Tag1 D7ES Announcements

The Form Builder module provides an interface for editing and configuring forms. The module doesn't sufficiently sanitize JSON data, allowing persistent Cross Site Scripting (XSS) attacks.

The Access code module allows site visitors to log in using an access code instead of entering username and password. The module doesn't sufficiently protect against brute force attacks to guess a user's access code.

The Mail System module provides an Administrative UI and Developers API for managing a mail backend or plugin. The module is susceptible to a PHP injection vulnerability.

Global Redirect is a module that provides support for clean URLs, paths, and aliases. It is susceptible to a Server Side Request Forgery (SSRF) when used in combination with remote_stream_wrapper project.
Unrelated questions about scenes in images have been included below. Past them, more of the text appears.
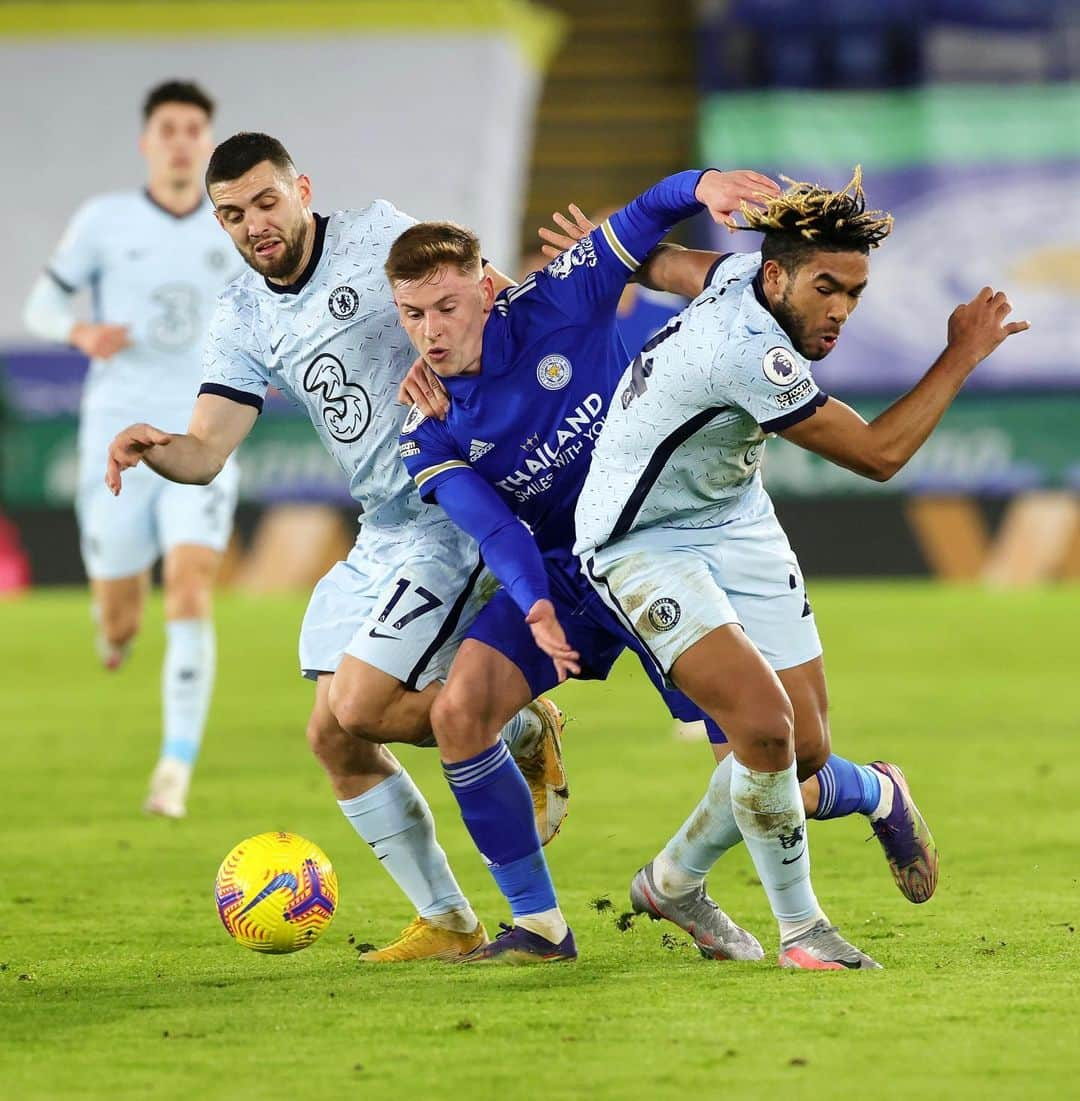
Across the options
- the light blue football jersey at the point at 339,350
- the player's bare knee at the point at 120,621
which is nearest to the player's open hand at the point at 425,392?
the light blue football jersey at the point at 339,350

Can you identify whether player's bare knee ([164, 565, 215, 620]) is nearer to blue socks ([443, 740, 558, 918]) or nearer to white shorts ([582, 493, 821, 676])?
blue socks ([443, 740, 558, 918])

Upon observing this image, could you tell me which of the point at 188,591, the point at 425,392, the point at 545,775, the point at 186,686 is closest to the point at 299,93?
the point at 188,591

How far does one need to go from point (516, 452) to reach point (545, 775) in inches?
43.1

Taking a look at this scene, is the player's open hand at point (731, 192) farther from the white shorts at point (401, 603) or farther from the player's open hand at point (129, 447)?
the player's open hand at point (129, 447)

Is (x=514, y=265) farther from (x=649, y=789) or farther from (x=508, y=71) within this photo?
(x=649, y=789)

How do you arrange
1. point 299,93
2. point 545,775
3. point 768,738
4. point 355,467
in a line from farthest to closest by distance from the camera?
point 299,93, point 545,775, point 355,467, point 768,738

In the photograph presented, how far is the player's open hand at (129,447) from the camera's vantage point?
504cm

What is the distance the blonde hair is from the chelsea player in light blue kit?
15.3 inches

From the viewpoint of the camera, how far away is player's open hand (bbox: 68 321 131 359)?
800cm

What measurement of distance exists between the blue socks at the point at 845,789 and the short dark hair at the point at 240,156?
2.11m

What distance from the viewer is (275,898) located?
5.02 m

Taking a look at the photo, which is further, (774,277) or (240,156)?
(240,156)

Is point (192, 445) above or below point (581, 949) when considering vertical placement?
above

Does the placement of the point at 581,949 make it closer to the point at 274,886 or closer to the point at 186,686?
the point at 274,886
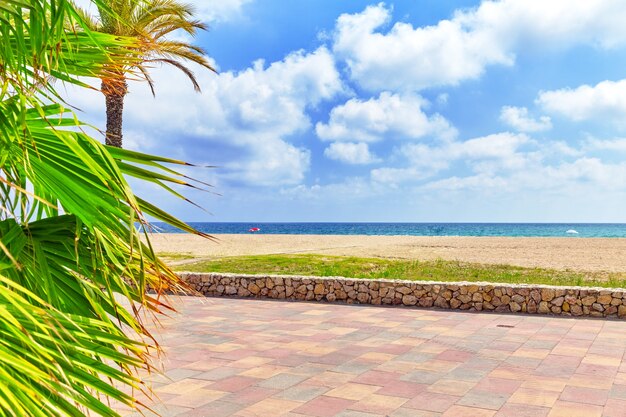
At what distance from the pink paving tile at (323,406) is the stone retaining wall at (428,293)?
684cm

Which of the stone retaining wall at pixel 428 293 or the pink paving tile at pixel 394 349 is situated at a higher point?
the stone retaining wall at pixel 428 293

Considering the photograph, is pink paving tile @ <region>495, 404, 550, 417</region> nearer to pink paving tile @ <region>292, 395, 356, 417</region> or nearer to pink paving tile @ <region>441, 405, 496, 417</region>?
pink paving tile @ <region>441, 405, 496, 417</region>

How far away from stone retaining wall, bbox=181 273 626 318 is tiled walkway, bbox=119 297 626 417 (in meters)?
0.66

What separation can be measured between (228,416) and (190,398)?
0.72 metres

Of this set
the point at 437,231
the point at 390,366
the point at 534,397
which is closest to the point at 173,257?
the point at 390,366

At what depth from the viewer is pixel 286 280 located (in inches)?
537

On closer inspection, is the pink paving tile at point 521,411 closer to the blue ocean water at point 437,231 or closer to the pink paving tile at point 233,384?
the pink paving tile at point 233,384

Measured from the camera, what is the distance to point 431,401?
19.8 ft

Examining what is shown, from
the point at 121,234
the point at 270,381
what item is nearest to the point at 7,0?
the point at 121,234

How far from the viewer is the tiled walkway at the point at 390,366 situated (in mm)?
5918

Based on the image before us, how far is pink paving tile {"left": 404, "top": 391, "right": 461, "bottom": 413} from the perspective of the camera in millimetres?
5854

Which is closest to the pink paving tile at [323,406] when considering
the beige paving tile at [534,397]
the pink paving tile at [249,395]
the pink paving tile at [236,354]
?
the pink paving tile at [249,395]

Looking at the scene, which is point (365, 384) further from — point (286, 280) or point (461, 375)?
point (286, 280)

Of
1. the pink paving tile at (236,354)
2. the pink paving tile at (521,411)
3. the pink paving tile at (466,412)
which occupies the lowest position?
the pink paving tile at (236,354)
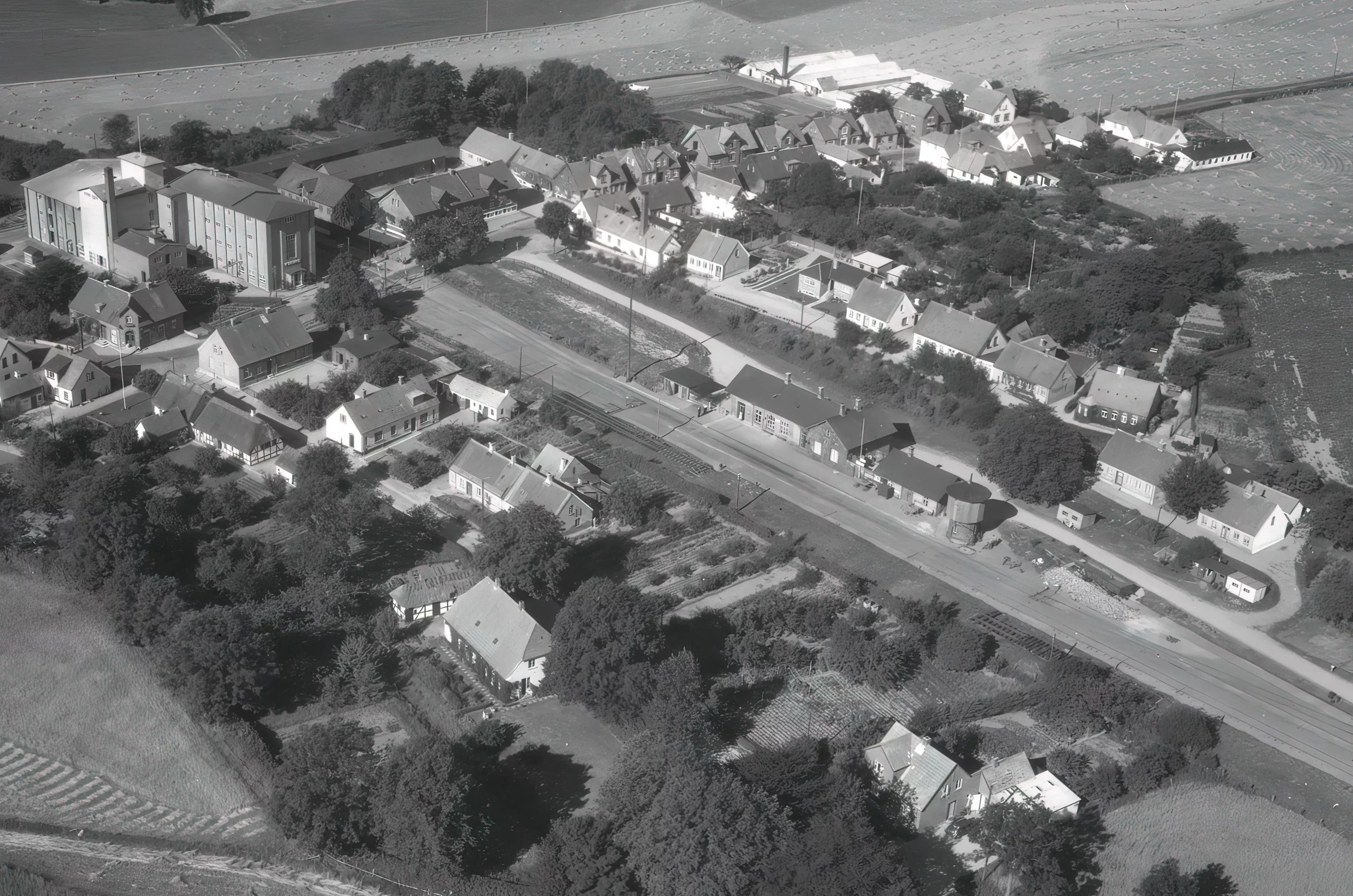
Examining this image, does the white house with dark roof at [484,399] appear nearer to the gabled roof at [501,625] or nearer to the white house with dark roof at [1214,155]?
the gabled roof at [501,625]

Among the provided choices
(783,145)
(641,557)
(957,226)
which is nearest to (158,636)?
(641,557)

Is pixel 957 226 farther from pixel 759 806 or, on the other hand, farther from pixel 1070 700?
pixel 759 806

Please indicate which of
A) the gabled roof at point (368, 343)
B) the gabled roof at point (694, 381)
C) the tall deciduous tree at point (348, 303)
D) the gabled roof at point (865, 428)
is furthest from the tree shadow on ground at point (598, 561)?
the tall deciduous tree at point (348, 303)

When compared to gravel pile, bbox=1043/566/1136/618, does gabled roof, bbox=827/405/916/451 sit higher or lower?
higher

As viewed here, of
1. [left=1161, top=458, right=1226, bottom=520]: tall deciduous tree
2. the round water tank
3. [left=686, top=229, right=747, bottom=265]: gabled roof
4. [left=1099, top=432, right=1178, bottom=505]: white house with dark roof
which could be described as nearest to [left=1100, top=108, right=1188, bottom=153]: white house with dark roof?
[left=686, top=229, right=747, bottom=265]: gabled roof

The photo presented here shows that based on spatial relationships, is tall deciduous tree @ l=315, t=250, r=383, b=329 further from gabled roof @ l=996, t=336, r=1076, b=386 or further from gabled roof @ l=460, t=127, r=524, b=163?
gabled roof @ l=996, t=336, r=1076, b=386
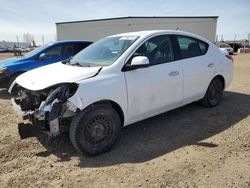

The SMTP module allows Drupal to bypass the PHP mail() function and send email directly to an SMTP server. It is susceptible to multiple upstream vulnerabilities from its use of the embedded PHPMailer library.

The link module provides a standard custom content field for links. This release is a backport of SA-CORE-2025-004, with the addition of a hook_update to register the new sanitization PHP class in Drupal 7's class registry.

This module enables your site to obfuscate Email addresses and prevent spambots to collect them. The module doesn't sanitize HTML data attributes when an email address link is transformed to separate span HTML elements and then transformed back by JavaScript leading to a Cross Site Scripting (XSS) vulnerability.

The GDPR Task submodule enables you to create GDPR tasks. The module doesn't sufficiently protect against Cross Site Request Forgery (CSRF) attacks by validating user identity and intent when creating tasks.